LONG-TERM PERFORMANCE OF CORPORATE INVERSIONS SINCE 2004

Open Access
Author:
Diacont, Samuel Harvey
Area of Honors:
Finance
Degree:
Bachelor of Science
Document Type:
Thesis
Thesis Supervisors:
  • J. Randall Woolridge, Thesis Supervisor
  • Brian Davis, Honors Advisor
Keywords:
  • Tax Avoidance
  • Corporate Inversion
  • Finance
  • Stock Returns
  • Long-term Performance
  • Section 7874
Abstract:
This paper conducts a study on the short and long-term equity performance of companies that have underwent corporate inversion since Section 7874, which considerably redefined the mechanisms of inversion.
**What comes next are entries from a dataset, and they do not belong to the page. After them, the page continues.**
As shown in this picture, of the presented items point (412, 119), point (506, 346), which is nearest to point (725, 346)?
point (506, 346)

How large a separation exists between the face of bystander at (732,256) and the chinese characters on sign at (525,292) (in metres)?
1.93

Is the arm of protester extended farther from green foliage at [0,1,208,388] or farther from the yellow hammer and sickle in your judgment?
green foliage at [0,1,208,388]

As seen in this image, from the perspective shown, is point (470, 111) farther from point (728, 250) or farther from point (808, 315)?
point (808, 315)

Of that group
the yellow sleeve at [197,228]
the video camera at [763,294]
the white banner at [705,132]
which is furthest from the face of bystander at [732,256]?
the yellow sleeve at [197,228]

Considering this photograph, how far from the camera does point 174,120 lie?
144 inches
Prior studies have concluded only mixed market reaction to the announcement of inversion, on average, despite evidence that these transactions result in long- term effective tax rate reductions. Because equity prices should immediately correct for any changes in long-term expectations, one would expect the market to react positively to the announcements. Meanwhile, a concurrent study by Elizabeth Chorvat has identified that pre- 2004 inversions have created statistically and economically significant long-term outperformance. Many of the cost associated with inversion, especially post-2004 inversion, are difficult to accurately define. The continued prevalence of inversion, coupled with the enigmatic nature of inversions costs, suggests more recent inversions may also be mispriced. Utilizing a Fama and French 5 Factor Model, this study identifies -4.47% of average long-term annualized abnormal returns for companies that have underwent inversion since 2004. Coupled with both the positive market reaction to post-2004 inversion announcements and Chorvat’s findings, this suggests that the market may initially underestimate the costs of inversion associated with Section 7874 at the time of announcement.